Other than this, they didn't announce any 1st or 2nd party game for PSVR2 since a lot of time ago, maybe because didn't sell enough to justify them. And may consider that the potential sales of this remaster maybe wouldn't be enough to make the remaster profitable.
In hindsight was Sony wasting this gen with gaas an actual good thing? Now that we witnessed so many failures, so much money lost for Sony on Gaas, maybe this gives them now a clean slate for next gen in regards to not seeing Gaas anymore or mostly gone. Maybe we'll start to see maybe a ratio of 80%-20% in the favour of single player games. Or maybe that number can even be further to like 90%-10%.
They 'didn't waste this gen with GaaS'. MLB, GT7, Destiny 2 and Helldivers 2 are very successful, pretty likely having already providing enough profit to fund budgets of the failed, cancelled, not greenlighted and remaining half a dozen GaaS to be published. It's a successful and profitable initiative before releasing its the second half.
It didn't affect the budget of the non-GaaS games, which also increased. The GaaS initiative was an investment with a separate budget made on top.
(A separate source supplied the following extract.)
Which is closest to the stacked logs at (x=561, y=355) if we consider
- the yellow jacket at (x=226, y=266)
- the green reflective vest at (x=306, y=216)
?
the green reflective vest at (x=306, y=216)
From what they released last year and what they have planned for this and next year, seems that their idea is to release a couple of GaaS per year: one backed by top tier devs or IPs and another one more experimental / niche.
They are expanding their 1st/2nd party both in GaaS and non-GaaS to cover all the main genres / audience segment in each business model.
1 singleplayer tentpole game every year and 2 live service dumpster fires as well. I bet people can't wait for Fairgame$ and Marathon.
Regarding tentpoles, their idea isn't '1 per year', it's 'at least 1 per holiday season'.
As an example, this year they'll release minimum (more can be announced) 3 tentpole games: Death Stranding 2, Lost Soul Aside and Ghost of Yotei, being the Yotei one the one for holidays.
For next year they'll have minimum (more can be announced) Saros and Wolverine, being pretty likely Wolverine the one for holidays.